Sunday, February 24, 2008

Amish Snow Tires

We've had plenty of "wintery mix" recently in suburban Washington, DC. Nearly two weeks ago, all three routes to our house were blocked by police cruisers with flashing lights because of accidents on the overpasses. I was trying to drive our grandson home from school, but kept having to turn around. I thought we'd never get there, until I found a route that went under, rather than over, the railroad.

We have a cabin in Knox County, Ohio. Increasing numbers of Amish are moving into Knox County. In fact, our cabin was built by Amish labor about three years ago. According to a local history buff, who is also our neighbor and good friend, Holmes County, which is adjacent to Knox, has a larger Amish population than Lancaster County, PA. So I asked him how the Amish cope with icy conditions when traveling by horse and buggy.

Our friend responded that tungsten carbide particles embedded in the horseshoe provide traction on icy roads. However, tungsten carbide is an abrasive, which wears ruts in the middle of the lane, ruts that do not fit the "track" (inter-tire width) of the cars driven by the "English." These ruts cause cars to swerve when the roads are wet. People complain that the Amish " don't pay gasoline taxes, but they're ruining our roads." In defense of the old-order Amish, our friend pointed out that they DO pay real-estate taxes. Although a large percentage of their income goes for real estate taxes, the Amish operate their own schools.

Friday, February 22, 2008

Keepin' 'Em in Stitches

"What a coincidence!"

My husband-the-mathematician is still marveling at it. Whatever.

Last Saturday, we had three dogs at our house: ours and two visitors. We had Arlo, our elderly, but fiercely territorial beagle; Violet, a sweet, somewhat timid dog that belongs to our older daughter's family; and Ramsey, the pit bull that belongs to our younger daughter and her husband. The pack leader, aka my husband, was on the porch. The dogs were lovingly watching his every move through the glass storm door.
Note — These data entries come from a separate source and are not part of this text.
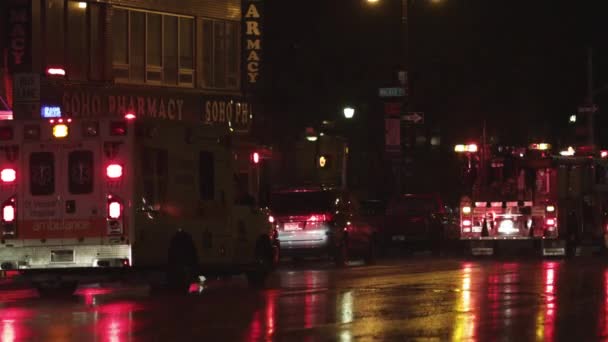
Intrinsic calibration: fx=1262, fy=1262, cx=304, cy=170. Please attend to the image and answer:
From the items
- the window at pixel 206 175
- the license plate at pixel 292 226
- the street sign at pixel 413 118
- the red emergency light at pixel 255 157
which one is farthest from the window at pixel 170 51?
the window at pixel 206 175

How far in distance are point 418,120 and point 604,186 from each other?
5940 millimetres

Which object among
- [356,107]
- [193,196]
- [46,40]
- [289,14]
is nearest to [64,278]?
[193,196]

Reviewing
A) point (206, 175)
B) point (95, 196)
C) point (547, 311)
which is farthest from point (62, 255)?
point (547, 311)

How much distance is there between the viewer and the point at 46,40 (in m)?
33.3

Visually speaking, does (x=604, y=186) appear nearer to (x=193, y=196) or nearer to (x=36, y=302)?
(x=193, y=196)

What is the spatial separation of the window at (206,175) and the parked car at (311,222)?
8.03 meters

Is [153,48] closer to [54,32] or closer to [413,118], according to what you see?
[54,32]

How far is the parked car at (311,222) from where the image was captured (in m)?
28.4

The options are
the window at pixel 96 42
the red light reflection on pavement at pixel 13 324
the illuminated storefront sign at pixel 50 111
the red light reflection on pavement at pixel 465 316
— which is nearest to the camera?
the red light reflection on pavement at pixel 465 316

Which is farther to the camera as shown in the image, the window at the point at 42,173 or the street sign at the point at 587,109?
the street sign at the point at 587,109

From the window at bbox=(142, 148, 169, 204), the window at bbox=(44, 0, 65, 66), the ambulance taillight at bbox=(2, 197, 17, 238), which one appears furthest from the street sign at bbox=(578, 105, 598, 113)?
the ambulance taillight at bbox=(2, 197, 17, 238)

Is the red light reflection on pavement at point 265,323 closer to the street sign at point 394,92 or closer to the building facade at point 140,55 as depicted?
the building facade at point 140,55

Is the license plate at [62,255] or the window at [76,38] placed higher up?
the window at [76,38]

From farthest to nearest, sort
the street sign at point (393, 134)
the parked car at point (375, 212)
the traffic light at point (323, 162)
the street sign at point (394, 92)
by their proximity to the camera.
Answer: the traffic light at point (323, 162), the street sign at point (393, 134), the street sign at point (394, 92), the parked car at point (375, 212)
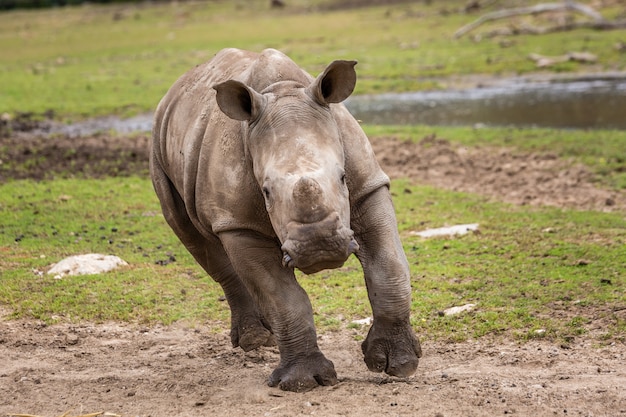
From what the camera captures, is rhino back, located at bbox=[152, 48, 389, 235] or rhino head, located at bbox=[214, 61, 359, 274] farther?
rhino back, located at bbox=[152, 48, 389, 235]

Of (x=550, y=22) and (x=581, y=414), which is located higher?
(x=581, y=414)

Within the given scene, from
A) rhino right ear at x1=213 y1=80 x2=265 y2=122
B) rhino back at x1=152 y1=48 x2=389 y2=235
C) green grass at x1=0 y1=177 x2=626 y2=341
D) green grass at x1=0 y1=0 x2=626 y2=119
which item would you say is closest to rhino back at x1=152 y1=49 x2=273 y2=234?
rhino back at x1=152 y1=48 x2=389 y2=235

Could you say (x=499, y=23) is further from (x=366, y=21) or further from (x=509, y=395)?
(x=509, y=395)

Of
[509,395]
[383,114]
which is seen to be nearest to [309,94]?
[509,395]

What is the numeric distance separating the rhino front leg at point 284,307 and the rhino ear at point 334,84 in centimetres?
90

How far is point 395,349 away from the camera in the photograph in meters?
5.60

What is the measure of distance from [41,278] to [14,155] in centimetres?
693

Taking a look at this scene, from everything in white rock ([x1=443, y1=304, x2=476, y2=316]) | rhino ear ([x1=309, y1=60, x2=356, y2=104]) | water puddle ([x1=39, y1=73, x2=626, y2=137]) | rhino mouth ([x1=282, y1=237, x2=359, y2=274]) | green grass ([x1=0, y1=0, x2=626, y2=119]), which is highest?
rhino ear ([x1=309, y1=60, x2=356, y2=104])

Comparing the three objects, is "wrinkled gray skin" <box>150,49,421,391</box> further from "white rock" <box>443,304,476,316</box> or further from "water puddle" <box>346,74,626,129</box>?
"water puddle" <box>346,74,626,129</box>

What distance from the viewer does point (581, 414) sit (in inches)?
194

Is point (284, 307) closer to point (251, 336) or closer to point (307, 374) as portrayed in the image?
point (307, 374)

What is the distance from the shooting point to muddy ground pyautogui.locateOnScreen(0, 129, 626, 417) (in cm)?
521

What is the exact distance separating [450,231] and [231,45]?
22.9 m

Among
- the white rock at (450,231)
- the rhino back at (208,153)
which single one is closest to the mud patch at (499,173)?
the white rock at (450,231)
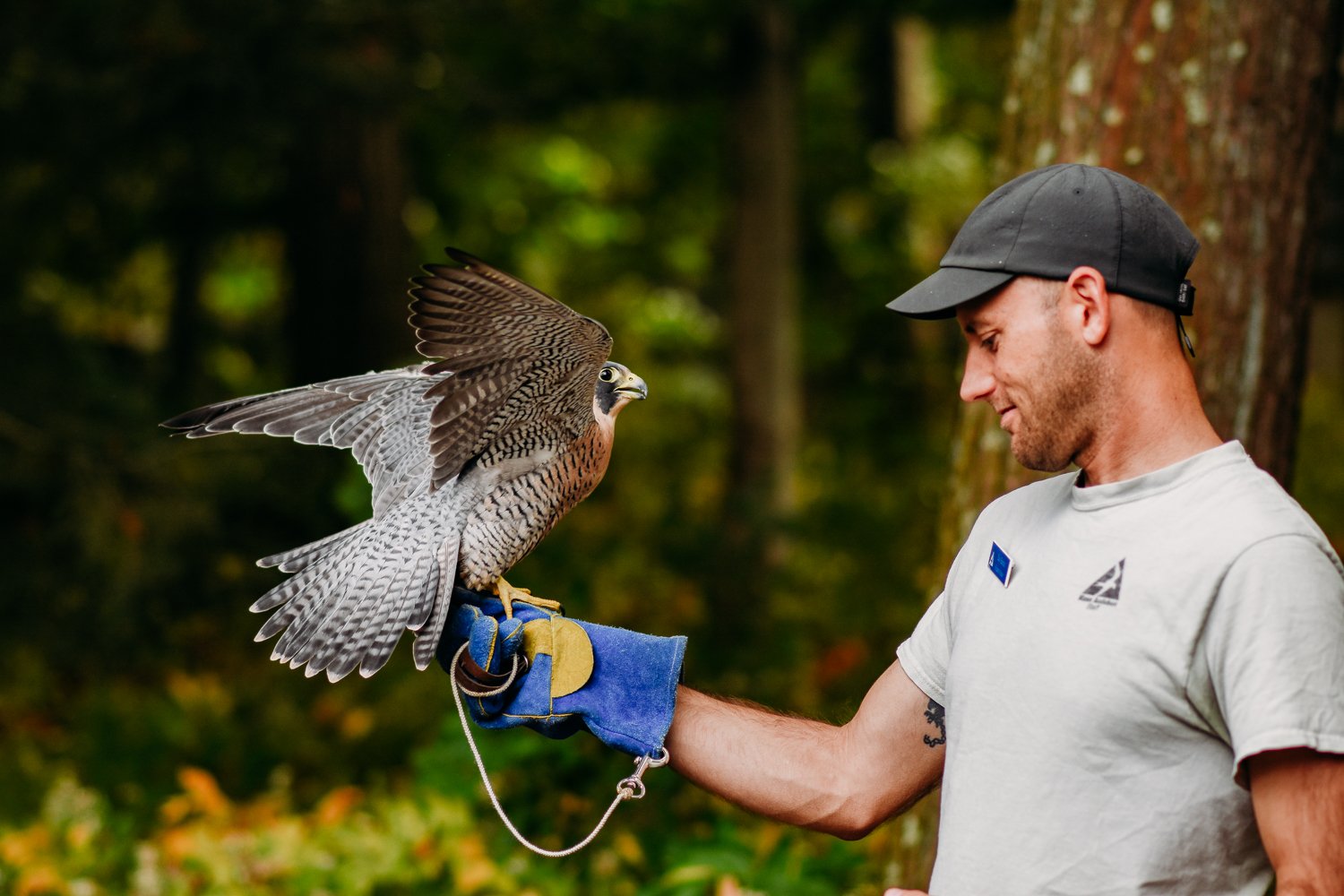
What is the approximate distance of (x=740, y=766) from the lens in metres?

The mailman arrived, setting off a flurry of fearsome barking, scuffling, snapping, and snarling. Husband to the rescue. He came in and dived at the dogs. He didn't know who was attacking whom as he tried to separate the battling beasts. Somehow he slipped on the tile floor and banged his head on a sharp corner. Blood everywhere! He was sure that one dog had bitten another until I noticed blood gushing from a wound on top of his head. So it was off to the walk-in clinic, with me driving, him pressing one of his gym towels to his bleeding head. Wouldn't you know it? We ended up behind a real slow poke during the 4-mile drive. We also had to stop while some guy in an enormous pick-up made several attempts to back his monster into a tiny driveway. Finally, the clinic!

Guess who was there already. Our grandson, Andrew, and his dad! Andrew, the one who had opened up a gash on the back of his head at school 10 days before.

Andrew had come to get his stitches out the very same day, the very same time, that Grandpa came to get his put in. Grandpa thought that was such a cool coincidence! After a nurse exchanged his blood-soaked towel for a wad of sterile gauze, we settled down for a two-hour wait in a room full of flu cases. Andrew's dad brought in milkshakes from the Chick-Fil-A next door.

In due time, they put Grandpa in a cubicle and stitched him up. Seven stitches. Andrew had gotten only three. They put a dressing on the top of his head and held it in place with a stretchy band. He looked a little like an Islamic fundamentalist except for for a wild tuft of hair sticking straight up from the improvised cap. He got more than a few grins as we left the clinic.

Friday, February 8, 2008

True Confessions

Our five-year-old grandson fell backwards at school on Monday, opening a gash on the back of his head. My son-in-law took him to a walk-in clinic, thinking things would move faster than at the emergency room. They said, "Two hours." So Son-in-Law asked me to bring some books and toys. By the time I arrived, Andrew was already in a cubicle, screaming as two nurses tried to snip away some hair. He calmed down as soon as they left. An hour or so later, the doctor came in to stitch up the wound. Two nurses and one father were needed to hold the kicking and crying patient still. The nurse said soothingly, "You're being so brave."

Andrew set her straight. "No, no! I am NOT brave!" he wailed.